§ **Text section**
Our proposal is to use a database consisting entirely of {\em outer}
sentences where the pedigree of an {\em inner} sentence is an auxiliary
parameter of a kind of
modal operator surrounding the sentence. Thus we might have the outer
sentence
%
$$believe(president(U.S.A.) = George.Bush, because \ldots),$$
%
where the dots represent the reasons for believing that Bush
is President.
The use of formalized contexts provides a convenient way of
realizing this idea. In an outer context, the sentence with reasons
is asserted. However, once the system has committed itself to
reasoning with the proposition that Bush is President, it enters an
inner context with the simpler assertion
%
\[president(U.S.A.) = George Bush.\]
%
If the system then uses the
assertion that Bush is President to reach a further conclusion, then
when it leaves the inner context,
this conclusion needs to acquire a suitable pedigree.
Consider a belief revision system that revises a database of beliefs
solely as a function of the new belief being introduced and the old
beliefs in the system. Such systems seem inadequate
even to take into account the information used by TMS's to revise
beliefs. However, it might turn out that such a system used on
the outer beliefs might be adequate, because the consequent revision of
inner beliefs would take reasons into account.

§ **Dataset excerpts**
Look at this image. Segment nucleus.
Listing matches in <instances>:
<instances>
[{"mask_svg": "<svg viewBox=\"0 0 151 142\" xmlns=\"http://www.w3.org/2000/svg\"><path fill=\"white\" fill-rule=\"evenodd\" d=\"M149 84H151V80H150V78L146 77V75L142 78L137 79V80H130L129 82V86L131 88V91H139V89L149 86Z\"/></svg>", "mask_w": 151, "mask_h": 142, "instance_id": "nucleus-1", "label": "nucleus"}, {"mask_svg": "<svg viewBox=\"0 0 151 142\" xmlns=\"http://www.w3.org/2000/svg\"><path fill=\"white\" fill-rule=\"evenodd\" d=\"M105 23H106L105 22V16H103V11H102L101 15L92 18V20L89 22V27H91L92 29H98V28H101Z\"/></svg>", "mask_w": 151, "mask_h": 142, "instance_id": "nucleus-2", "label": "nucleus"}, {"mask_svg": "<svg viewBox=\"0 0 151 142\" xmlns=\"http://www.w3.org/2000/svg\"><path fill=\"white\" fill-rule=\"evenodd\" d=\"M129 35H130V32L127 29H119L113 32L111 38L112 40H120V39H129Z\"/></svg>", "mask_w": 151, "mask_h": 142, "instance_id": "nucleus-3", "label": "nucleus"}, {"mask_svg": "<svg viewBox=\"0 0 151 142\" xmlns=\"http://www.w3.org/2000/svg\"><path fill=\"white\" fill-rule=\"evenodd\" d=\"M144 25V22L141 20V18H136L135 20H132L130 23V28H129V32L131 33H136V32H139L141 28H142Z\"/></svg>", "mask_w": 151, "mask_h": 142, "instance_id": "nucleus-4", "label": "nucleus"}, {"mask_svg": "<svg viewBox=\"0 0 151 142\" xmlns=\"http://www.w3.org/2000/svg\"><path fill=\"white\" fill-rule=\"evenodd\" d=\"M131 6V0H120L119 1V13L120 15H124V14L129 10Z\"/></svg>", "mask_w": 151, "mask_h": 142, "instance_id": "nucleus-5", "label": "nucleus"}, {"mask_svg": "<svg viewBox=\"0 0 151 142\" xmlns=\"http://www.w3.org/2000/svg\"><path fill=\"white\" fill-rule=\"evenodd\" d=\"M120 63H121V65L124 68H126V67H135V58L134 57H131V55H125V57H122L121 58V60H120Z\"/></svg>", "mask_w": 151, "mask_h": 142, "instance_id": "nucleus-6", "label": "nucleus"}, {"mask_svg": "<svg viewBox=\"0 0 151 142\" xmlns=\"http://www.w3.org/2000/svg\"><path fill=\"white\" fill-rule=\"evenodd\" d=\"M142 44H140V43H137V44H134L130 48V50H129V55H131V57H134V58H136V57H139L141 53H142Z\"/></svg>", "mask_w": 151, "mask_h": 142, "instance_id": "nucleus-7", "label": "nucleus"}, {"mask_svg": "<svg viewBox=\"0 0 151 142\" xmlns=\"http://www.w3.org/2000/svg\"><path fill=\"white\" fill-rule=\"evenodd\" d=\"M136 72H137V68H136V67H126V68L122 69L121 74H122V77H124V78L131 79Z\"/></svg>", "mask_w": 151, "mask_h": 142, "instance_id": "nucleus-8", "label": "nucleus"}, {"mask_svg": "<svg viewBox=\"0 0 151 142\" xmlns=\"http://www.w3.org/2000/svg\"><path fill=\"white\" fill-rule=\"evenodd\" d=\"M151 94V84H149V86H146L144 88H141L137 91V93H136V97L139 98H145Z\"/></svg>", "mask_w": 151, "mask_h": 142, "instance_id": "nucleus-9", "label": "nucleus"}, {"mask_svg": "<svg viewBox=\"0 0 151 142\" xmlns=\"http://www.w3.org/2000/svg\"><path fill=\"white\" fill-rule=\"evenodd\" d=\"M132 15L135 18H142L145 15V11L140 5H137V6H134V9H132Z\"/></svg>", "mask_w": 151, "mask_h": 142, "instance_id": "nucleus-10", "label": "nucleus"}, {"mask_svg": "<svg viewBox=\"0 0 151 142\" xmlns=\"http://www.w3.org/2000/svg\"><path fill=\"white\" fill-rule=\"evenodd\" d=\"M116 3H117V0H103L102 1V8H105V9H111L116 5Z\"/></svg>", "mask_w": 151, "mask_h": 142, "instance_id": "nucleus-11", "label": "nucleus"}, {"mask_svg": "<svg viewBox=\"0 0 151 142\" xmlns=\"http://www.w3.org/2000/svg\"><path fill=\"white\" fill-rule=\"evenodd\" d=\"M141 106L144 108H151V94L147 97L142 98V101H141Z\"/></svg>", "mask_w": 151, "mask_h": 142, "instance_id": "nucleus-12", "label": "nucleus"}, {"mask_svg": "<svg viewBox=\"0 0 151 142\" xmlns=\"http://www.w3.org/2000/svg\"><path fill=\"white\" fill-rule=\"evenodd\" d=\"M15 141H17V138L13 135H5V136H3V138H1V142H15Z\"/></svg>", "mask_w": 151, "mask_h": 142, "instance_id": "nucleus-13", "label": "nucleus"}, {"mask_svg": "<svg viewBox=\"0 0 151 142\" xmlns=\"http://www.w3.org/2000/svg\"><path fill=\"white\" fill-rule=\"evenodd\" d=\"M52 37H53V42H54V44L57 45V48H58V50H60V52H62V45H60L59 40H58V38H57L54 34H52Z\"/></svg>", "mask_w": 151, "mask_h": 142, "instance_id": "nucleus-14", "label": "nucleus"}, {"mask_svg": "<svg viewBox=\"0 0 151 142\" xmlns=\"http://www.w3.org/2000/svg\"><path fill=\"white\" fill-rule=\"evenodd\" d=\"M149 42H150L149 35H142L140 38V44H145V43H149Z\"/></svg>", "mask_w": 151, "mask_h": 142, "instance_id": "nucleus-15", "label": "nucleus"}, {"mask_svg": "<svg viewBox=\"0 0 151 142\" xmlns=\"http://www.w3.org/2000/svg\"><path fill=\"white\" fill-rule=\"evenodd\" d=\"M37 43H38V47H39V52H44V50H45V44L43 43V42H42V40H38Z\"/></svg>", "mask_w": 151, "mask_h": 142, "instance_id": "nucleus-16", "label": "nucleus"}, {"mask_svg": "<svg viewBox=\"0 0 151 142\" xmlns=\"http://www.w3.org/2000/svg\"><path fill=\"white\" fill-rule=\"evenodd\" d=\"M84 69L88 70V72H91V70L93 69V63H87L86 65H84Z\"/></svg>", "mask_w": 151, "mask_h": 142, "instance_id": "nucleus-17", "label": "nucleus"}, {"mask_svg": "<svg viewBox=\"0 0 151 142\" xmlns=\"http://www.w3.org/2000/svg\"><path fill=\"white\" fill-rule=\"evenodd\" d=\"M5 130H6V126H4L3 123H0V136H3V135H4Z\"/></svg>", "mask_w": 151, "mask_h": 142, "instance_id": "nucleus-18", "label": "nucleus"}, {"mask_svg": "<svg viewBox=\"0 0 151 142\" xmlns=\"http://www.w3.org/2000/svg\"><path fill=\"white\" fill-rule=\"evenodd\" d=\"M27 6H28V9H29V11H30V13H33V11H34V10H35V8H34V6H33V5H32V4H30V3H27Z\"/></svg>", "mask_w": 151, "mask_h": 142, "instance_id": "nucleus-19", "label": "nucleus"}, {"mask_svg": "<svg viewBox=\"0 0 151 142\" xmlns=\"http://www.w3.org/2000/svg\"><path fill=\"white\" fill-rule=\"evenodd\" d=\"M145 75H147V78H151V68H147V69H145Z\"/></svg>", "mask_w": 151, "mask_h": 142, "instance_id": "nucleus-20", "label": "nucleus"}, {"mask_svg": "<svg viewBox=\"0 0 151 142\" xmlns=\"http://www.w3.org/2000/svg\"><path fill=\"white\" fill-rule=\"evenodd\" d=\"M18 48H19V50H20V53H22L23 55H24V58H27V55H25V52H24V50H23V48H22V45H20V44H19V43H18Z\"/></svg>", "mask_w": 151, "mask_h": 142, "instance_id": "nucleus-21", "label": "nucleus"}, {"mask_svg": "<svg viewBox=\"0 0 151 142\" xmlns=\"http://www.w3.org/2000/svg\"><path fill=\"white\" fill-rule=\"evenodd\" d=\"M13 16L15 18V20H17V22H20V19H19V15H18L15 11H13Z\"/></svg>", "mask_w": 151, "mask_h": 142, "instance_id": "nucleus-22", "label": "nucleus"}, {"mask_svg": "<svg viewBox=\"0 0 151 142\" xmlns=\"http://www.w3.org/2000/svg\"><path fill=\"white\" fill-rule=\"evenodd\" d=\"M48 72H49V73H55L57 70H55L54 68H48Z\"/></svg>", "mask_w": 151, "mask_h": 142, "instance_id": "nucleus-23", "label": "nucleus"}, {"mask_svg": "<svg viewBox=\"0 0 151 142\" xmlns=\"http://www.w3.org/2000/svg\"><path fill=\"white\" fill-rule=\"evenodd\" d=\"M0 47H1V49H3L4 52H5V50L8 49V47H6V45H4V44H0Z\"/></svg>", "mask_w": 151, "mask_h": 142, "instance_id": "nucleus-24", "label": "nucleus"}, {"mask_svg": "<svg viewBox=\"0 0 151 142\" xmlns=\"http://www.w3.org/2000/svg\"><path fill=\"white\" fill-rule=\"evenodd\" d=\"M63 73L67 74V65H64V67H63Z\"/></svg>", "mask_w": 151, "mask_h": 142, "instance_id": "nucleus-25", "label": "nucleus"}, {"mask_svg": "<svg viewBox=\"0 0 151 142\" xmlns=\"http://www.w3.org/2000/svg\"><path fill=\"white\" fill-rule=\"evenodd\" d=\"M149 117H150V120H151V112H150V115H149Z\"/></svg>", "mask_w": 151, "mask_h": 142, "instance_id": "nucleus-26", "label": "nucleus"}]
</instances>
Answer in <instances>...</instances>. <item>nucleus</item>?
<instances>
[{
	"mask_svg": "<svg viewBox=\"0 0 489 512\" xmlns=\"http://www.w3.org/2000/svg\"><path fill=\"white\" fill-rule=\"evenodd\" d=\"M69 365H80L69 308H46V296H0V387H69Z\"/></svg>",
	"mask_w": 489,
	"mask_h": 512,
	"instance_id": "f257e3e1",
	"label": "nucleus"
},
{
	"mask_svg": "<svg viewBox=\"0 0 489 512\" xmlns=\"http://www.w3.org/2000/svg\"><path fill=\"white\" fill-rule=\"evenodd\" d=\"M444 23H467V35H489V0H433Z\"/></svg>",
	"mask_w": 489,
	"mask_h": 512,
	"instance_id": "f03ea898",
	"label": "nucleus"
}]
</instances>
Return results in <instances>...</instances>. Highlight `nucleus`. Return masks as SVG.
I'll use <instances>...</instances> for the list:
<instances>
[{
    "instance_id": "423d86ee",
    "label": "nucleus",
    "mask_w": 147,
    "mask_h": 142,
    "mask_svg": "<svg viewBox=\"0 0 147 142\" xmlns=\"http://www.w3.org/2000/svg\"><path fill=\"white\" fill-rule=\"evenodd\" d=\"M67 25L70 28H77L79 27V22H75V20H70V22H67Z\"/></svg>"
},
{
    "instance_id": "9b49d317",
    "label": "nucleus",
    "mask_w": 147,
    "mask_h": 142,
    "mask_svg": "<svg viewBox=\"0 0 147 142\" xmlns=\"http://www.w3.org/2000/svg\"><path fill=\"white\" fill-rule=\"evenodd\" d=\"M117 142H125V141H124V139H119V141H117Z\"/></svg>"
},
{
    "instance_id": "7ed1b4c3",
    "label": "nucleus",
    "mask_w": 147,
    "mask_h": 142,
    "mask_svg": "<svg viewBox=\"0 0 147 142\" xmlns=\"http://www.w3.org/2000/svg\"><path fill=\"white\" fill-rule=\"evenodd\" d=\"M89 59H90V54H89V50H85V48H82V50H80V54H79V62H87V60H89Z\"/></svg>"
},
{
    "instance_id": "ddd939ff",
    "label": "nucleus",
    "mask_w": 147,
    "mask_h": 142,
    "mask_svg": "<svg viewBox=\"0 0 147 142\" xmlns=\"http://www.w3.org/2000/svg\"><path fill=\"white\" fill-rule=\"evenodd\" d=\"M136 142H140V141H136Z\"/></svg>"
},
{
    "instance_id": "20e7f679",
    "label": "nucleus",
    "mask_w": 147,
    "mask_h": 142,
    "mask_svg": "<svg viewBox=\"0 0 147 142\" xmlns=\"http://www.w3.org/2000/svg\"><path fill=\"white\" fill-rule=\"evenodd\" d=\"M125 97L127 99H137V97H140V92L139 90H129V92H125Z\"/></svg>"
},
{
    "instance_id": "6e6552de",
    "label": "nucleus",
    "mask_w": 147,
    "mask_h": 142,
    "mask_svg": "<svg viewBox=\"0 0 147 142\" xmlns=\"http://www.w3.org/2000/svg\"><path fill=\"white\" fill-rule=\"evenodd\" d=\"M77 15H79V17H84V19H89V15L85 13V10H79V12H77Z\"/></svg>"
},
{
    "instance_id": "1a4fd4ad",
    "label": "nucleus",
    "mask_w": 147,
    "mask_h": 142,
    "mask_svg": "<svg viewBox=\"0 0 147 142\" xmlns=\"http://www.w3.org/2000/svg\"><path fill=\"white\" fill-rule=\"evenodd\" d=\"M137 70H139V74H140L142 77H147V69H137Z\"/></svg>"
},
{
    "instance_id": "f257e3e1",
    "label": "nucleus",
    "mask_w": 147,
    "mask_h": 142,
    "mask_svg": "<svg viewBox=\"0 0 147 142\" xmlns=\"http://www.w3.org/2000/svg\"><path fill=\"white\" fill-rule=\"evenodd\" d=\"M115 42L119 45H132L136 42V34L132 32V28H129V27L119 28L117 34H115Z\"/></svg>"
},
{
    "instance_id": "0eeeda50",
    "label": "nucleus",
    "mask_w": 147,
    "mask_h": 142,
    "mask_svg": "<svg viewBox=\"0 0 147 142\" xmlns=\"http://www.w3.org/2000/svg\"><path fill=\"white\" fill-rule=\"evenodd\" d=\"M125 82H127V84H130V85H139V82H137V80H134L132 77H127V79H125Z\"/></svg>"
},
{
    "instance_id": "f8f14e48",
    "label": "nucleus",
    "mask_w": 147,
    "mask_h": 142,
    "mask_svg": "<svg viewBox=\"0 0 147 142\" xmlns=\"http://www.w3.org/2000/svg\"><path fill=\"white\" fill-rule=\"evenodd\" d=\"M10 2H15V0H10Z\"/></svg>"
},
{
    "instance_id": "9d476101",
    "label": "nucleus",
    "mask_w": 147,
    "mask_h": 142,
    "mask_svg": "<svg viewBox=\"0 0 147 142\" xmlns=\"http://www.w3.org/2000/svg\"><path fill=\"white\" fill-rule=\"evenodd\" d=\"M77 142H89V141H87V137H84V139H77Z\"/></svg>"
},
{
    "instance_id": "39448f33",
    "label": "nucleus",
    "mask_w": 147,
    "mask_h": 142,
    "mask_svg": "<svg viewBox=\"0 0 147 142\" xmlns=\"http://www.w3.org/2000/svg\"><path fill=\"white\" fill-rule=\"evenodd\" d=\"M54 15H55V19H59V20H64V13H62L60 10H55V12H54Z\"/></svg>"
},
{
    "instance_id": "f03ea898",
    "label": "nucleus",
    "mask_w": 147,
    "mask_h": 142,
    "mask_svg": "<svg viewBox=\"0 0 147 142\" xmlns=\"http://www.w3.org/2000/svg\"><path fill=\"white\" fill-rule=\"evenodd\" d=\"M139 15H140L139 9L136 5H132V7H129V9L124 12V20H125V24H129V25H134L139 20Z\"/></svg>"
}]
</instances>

§ **Requests**
A - Copy out the part of the passage on formalized contexts starting at "Our proposal is" and ending at "is President.".
B - Translate this sentence from the passage on formalized contexts into French: "The use of formalized contexts provides a convenient way of realizing this idea."
C - Extend the passage on formalized contexts with new writing that picks up after its final sentence.

§ **Answers to each task**
A -
Our proposal is to use a database consisting entirely of {\em outer}
sentences where the pedigree of an {\em inner} sentence is an auxiliary
parameter of a kind of
modal operator surrounding the sentence. Thus we might have the outer
sentence
%
$$believe(president(U.S.A.) = George.Bush, because \ldots),$$
%
where the dots represent the reasons for believing that Bush
is President.

B - L'utilisation de contextes formalisés offre un moyen commode de réaliser cette idée.

C -
\section{Short Term Applications}
We see the use of formalized contexts as one of the essential
tools for reaching human level intelligence by logic based methods.
However, we see formalized contexts as having shorter term applications.
\begin{itemize}
\item Guha has put contexts into Cyc, largely in the form of microtheories.
The $above-theory$ example is a microtheory. See \cite{Guha91} for
some of the details.
\item Suppose the Air Force and General Electric Co. each have
databases that include prices of jet engines and associated
equipment. The items overlap in that jet engines that General
Electric sells to the Air Force are included. Suppose further
that the databases are not entirely compatible because the
prices are based on different assumptions about spare parts
and warranty conditions. Now suppose that the databases are
to be used together by a program that must check whether the
Air Force database is up-to-date on General Electric prices.
Our idea is that corresponding to each database is a context,
e.g. {\em context-GE-engine-prices} and {\em context-AF-engine-prices}.
The program, however, must work with a context we may call
{\em context-GE-AF-engine-prices}. Its language allows statements
with auxiliary information about what is included in the
price of an item. Suitable {\em lifting rules} allow
translating the sentences of the two other databases into
this more comprehensive context.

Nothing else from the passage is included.